Seth Katz, who owns marinas in both Henderson Cove and Great Cove, said wake boats in Henderson Cove are a problem. The cove is narrow and the boats weave back and forth in the cove, Katz said. He also said boaters have stolen the 5-mph buoys in the cove.
“They actually jump the ‘no wake’ buoys” Katz said.
His customers have suffered damage and his property has also been damaged, Katz said. He hasn’t been able to get the registration numbers of the boats. He asked the state police to park in the lot because they may be able to get numbers. If he calls the police they can’t get there in time to catch the boaters.
He said some of his Henderson Cove customers want to move their boats to Great Cove.
Strigh pointed out there are places that are so narrow it is inappropriate to wake surf. Business owner Jesse Mullis said Henderson Cove is one of those places. He has about 30 boats and said he has a hard time keeping up with the damage from wakes.
Kurzman noted Woodport Cove bans towing sports on weekends from Mason Street to Smitty’s Marina.
Resident John Deermount said he has sailed on the lake for more than 60 years and is noticing more and more boat lifts around the lake to life boats out of the way of big wakes. He noted it costs about $4,500 for a lift.
Other residents reminded the BRC of the annual antique boat show and suggested boats with a wake keep far away from the valuable wooden boats.

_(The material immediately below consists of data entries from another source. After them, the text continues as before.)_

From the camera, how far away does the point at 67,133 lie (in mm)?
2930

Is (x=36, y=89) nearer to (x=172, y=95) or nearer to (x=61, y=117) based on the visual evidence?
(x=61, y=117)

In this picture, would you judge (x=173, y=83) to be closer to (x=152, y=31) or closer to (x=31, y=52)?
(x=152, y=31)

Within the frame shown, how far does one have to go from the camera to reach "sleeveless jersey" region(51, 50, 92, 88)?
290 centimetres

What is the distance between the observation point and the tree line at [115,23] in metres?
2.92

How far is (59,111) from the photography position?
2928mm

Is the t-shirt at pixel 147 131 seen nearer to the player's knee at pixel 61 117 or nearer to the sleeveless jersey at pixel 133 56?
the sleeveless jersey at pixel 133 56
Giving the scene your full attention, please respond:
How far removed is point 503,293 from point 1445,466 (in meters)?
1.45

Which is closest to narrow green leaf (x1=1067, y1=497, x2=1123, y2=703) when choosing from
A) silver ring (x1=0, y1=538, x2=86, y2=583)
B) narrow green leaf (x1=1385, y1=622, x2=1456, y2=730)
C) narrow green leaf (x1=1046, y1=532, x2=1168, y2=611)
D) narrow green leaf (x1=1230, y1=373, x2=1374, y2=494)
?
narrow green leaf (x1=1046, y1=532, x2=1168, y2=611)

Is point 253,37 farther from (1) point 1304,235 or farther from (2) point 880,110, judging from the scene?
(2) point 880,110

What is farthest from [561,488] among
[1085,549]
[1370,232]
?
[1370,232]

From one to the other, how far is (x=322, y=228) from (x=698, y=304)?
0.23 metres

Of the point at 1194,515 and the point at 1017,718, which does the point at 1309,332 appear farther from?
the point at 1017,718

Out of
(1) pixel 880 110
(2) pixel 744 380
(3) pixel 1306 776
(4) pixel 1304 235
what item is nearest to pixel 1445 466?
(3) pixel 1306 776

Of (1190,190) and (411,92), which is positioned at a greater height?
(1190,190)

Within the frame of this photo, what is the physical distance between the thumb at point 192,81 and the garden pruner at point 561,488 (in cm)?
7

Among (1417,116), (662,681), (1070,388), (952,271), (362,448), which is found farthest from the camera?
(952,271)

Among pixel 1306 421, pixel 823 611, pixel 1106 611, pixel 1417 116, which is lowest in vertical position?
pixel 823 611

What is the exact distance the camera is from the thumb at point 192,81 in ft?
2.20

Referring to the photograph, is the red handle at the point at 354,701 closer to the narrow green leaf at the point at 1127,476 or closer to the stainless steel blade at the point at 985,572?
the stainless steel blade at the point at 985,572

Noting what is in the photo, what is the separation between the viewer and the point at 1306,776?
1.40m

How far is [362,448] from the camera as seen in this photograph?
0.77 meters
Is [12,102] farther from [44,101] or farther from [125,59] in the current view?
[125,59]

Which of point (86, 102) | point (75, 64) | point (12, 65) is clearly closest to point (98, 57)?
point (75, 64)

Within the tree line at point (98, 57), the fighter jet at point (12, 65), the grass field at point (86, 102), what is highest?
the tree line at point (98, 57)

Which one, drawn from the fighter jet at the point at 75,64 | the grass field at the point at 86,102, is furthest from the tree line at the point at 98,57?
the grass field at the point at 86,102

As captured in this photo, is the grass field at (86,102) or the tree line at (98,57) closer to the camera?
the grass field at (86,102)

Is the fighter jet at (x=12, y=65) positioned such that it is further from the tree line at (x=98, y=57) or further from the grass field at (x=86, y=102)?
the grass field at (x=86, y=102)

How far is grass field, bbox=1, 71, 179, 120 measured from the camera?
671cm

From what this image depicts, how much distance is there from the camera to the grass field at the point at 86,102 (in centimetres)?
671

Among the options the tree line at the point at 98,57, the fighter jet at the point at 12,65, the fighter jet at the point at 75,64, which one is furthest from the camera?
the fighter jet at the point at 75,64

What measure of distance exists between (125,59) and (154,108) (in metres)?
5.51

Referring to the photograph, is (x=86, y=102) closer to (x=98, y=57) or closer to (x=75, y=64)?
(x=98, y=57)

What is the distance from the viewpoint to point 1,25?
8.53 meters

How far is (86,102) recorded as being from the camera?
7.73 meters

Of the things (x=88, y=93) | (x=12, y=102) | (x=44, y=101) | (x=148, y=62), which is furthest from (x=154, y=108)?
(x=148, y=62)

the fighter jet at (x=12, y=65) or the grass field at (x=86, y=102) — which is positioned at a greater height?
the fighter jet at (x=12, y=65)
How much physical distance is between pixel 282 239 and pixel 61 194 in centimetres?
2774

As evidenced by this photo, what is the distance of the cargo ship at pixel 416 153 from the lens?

Commissioner Ed Harrison pointed out many of the people on the lake aren’t residents and have less respect for the lake and other people’s property on the lake.
Katz said his customers are not transients and he knows Barnes Brothers Marina also deals only with regular boaters as well. He said Lee’s Park doesn’t record the boats that come in.
That was disputed by Fred Steinbaum of the Lake Hopatcong Commission, who noted a wave runner demisted a Hobie Cat and took off, but the police tracked the boat owner all the way to Staten Island.
“We absolutely keep a record because people have to pay to use the launch ramp,” Dave Helmer, executive director of the Morris County Park Commission, said of Lee’s Park.
He explained boats that come in before regular hours pay on an honor system, but there is a security camera so the park commission knows if someone doesn’t pay. Most people do, he said.
Dan McCarthy, vice chairman of the Lake Hopatcong Commission, pointed out neither the commission nor the Lake Hopatcong Foundation has any enforcement power. He said the commission is restructuring its committee structure. He said that might help with solutions, but enforcement is still up to police.
BRC members pointed out local police can enforce lake-related laws and have their own patrol boats.